La sauvegarde de la langue(1)

La faculté de langage est primordiale pour les êtres humains. Elle a accompagné l’apparition mais aussi le développement de notre espèce, et avec la langue fut permise la fondation d’une part de notre identité. Il y a environ deux millions d’années apparaissait l’homo habilis, l’un de nos lointains ancêtres. Les anthropologues affirment que les homo habilis ont formé une « culture de galets aménagés » et qu’ils seraient ainsi les premiers êtres vivants à créer des objets. Il faut y voir ici l’une des origines de l’apparition des langues.

En effet, l’invention et la transmission des techniques de fabrication de ces objets ont favorisé la création d’une vie collective et ont enrichi le langage : cela témoigne de l’émergence de la conscience et de la réflexion qui prennent alors le pas sur l’émotion. La complexité de la faculté de langage serait alors une victoire sur l’émotionnel, et tandis qu’aujourd’hui l’expression de l’émotion ou du sentiment semble s’accroître jusqu’à devenir l’élément prépondérant de notre modernité, nous ne pouvons que constater la tendance à l’appauvrissement de notre langue.

L’apparition de cette faculté de langage (avec l’homo erectus) s’accompagne d’un développement de la boîte crânienne et notamment des zones liées au langage…mais aussi à la mémoire. La langue et la mémoire, deux éléments interdépendants. Il convient donc de mesurer l’importance de la sauvegarde de notre langue, aussi bien dans la conservation d’une part de notre identité personnelle (capacité à parler avec soi, sur soi, pour soi) que dans celle d’une part de notre identité collective, à travers la mémoire, à travers l’Histoire qui nous est commune, et qui permet de soutenir l’union d’une communauté d’individus.

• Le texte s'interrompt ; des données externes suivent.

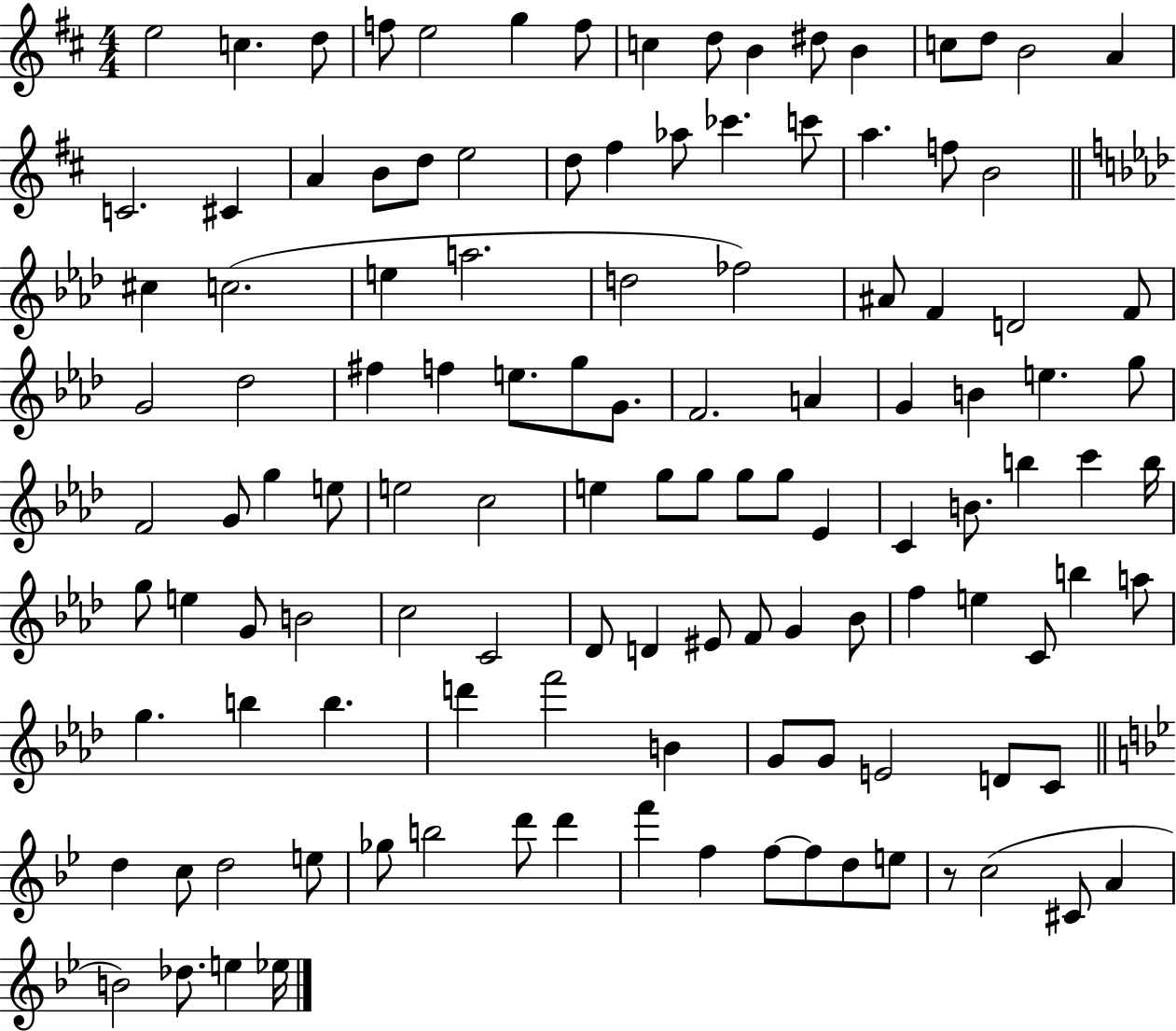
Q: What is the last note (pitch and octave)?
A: Eb5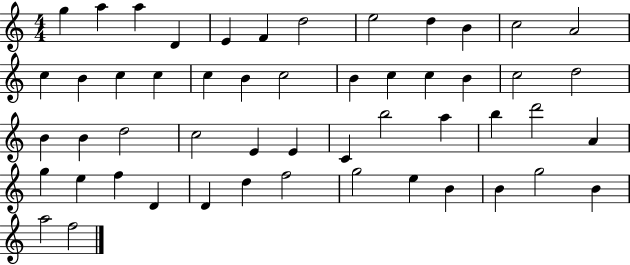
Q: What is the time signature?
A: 4/4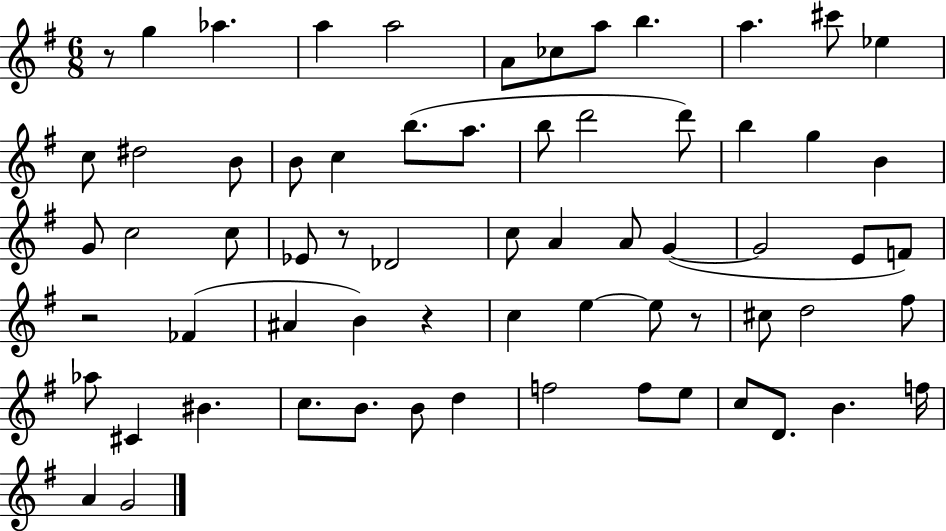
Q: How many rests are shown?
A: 5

Car le langage permet d’unir. Nous l’avons vu, il y a monogénétisme de la faculté de langage : celle-ci est propre à l’ensemble des êtres humains. Néanmoins, ce monogénétisme s’oppose au polygénétisme des langues : il y a diversité originelle des langues. Cela permet donc l’union d’une communauté d’individus, mais permet également de marquer la différence dans l’ensemble des communautés, une différence naturelle : une langue commune à tous n’a jamais existé.

Ainsi, cela illustre parfaitement cette citation de Joseph de Maistre dans les Considérations sur la France : « Il n’y a point d’homme dans le monde. J’ai vu dans ma vie des Français, des Italiens, des Russes; je sais même, grâce à Montesquieu, qu’on peut être Persan ; mais quant à l’homme, je déclare ne l’avoir rencontré de ma vie; s’il existe c’est bien à mon insu. » Préserver notre langue, c’est donc préserver une part de notre singularité.

(à suivre)

D.Julien

Un commentaire pour “La sauvegarde de la langue(1)”

  1. Catoneo dit :

    La diffusion d’une langue mesure la puissance intellectuelle, la puissance économique, la puissance militaire.
    Les deux dernières sont gravement entamées, la première attaquée de toute part. Il faut travailler à redonner de la puissance au pays par tous moyens, même réfléchis(?!), la revitalisation de la langue nous sera donnée de surcroît.